Aunque la villa parecía no haber cambiado desde su última visita, el ambiente era diferente, quizá debido a su nueva situación.
Echando un vistazo a sus manos entrelazadas, Stella guardó sus pensamientos para sí misma y decidió no decir lo que pensaba.
En ese momento, Erin, que había estado cuidando el jardín, se acercó con expresión preocupada. —Señorita Anderson, ¿va todo bien?
Avergonzada por la mirada preocupada de Erin, Stella no supo cómo responder.
Después de todo, ya habían hablado antes sobre la esposa de Matthew.
Matthew habló con una voz inusualmente suave, pero firme. —Erin, por favor, cura su herida. Y a partir de ahora, llame a Stella «señora Clark».

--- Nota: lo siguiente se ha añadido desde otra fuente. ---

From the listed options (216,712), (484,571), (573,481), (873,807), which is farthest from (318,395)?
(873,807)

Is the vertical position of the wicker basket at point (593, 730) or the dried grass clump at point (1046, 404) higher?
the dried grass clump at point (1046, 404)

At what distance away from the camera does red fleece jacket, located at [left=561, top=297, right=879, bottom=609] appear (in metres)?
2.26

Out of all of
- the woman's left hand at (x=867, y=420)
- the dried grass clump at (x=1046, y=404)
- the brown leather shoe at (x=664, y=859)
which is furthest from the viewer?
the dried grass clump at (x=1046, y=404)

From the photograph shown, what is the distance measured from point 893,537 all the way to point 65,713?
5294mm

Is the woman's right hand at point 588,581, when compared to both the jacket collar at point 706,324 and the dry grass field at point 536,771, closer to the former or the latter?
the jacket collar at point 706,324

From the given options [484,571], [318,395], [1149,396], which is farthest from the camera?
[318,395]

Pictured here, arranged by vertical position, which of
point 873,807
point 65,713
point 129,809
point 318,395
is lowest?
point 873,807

—¿Señora Clark? —repitió Erin, claramente sorprendida. Entonces, su mirada se posó en las manos entrelazadas de Stella y Matthew.
Matthew la miró y dijo: «Has preguntado a menudo por la señora Clark, ¿verdad?».
Erin se sorprendió de que sus comentarios casuales hubieran llamado su atención y se sintió un poco avergonzada.
Sin embargo, Matthew no estaba interesado en detenerse en detalles tan insignificantes. Con solemnidad, le dijo a Erin: «Stella es mi esposa. Por favor, cuídala bien. Tengo algo urgente que hacer ahora mismo».